Redemption of Series B Preferred Stock; Restrictions on Redemption .   Subject to approval by our federal banking regulators, the Series B Preferred Stock may be redeemed at our option at any time. The per share redemption price for shares of Series B Preferred Stock shall be equal to the sum of the liquidation amount per share ($1,000), the per-share amount of any unpaid dividends for the current quarterly dividend period, and the pro rata amount of lending incentive fees for the current quarterly dividend period, if any. We may decide to redeem all of the outstanding Series B Preferred Stock or a portion of the outstanding Series B Preferred Stock not less than 25% of the initial aggregate liquidation value of the Series B Preferred Stock.
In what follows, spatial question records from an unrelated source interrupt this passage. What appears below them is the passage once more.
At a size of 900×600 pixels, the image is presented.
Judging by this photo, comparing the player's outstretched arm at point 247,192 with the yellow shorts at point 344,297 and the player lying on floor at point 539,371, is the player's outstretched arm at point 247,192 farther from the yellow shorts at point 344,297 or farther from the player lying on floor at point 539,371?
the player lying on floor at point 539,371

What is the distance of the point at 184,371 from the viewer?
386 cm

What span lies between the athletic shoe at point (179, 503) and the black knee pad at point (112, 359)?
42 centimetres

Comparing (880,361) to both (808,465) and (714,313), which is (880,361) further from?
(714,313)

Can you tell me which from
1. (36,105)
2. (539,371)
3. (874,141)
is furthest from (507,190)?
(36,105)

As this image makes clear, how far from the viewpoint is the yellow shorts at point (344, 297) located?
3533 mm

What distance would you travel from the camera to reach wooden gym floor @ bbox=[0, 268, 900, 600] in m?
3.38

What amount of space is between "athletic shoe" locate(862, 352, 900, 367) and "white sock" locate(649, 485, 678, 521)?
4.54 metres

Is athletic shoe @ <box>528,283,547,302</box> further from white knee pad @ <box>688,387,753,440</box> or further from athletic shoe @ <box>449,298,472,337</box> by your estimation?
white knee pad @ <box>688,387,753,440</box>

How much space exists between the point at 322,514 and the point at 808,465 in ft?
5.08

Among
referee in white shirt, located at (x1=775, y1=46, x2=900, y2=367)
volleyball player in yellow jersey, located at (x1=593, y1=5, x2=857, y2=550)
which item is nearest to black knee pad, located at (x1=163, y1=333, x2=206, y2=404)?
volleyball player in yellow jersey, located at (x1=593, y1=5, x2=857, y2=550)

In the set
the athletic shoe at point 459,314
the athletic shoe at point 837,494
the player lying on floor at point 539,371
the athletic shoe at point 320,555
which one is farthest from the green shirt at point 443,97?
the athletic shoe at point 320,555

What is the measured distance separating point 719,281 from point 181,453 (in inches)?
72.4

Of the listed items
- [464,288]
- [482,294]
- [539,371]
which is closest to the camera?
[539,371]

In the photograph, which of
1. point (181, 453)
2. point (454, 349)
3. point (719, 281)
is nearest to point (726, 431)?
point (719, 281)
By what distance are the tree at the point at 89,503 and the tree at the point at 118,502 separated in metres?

If fewer than all of the outstanding shares of Series B Preferred Stock are to be redeemed, the shares to be redeemed will be selected either pro rata from the holders of record of shares of Series B Preferred Stock in proportion to the number of shares held by those holders or in such other manner as our board of directors or a committee thereof may determine to be fair and equitable.

The Series B Preferred Stock is not subject to any mandatory redemption, sinking fund or similar provisions. Holders of the Series B Preferred Stock do not have any right to require redemption or repurchase of any shares of Series B Preferred Stock.

So long as any shares of Series B Preferred Stock remain outstanding, we may repurchase or redeem shares of our capital stock only if our Tier 1 capital will remain equal to or greater than the Tier 1 Dividend Threshold (as such is defined in the Series B Designation) after such repurchase or redemption, and dividends on all outstanding shares of Series B Preferred Stock for the most recent quarterly dividend period have been or are contemporaneously declared and paid. If a dividend is not declared and paid on the Series B Preferred Stock with respect to any quarterly dividend period, then for the next three quarters thereafter we may not redeem, purchase or acquire any shares of junior stock or parity stock, or any other of our capital stock, equity securities or trust preferred securities then outstanding, subject to certain limited exceptions.

Conversion . The holders of Series B Preferred Stock do not have any right to exchange or convert such shares into any other securities.

Voting Rights . In general, the holders of the Series B Preferred Stock do not have any voting rights except as set forth in the terms of the Series B Preferred Stock or as otherwise required by law.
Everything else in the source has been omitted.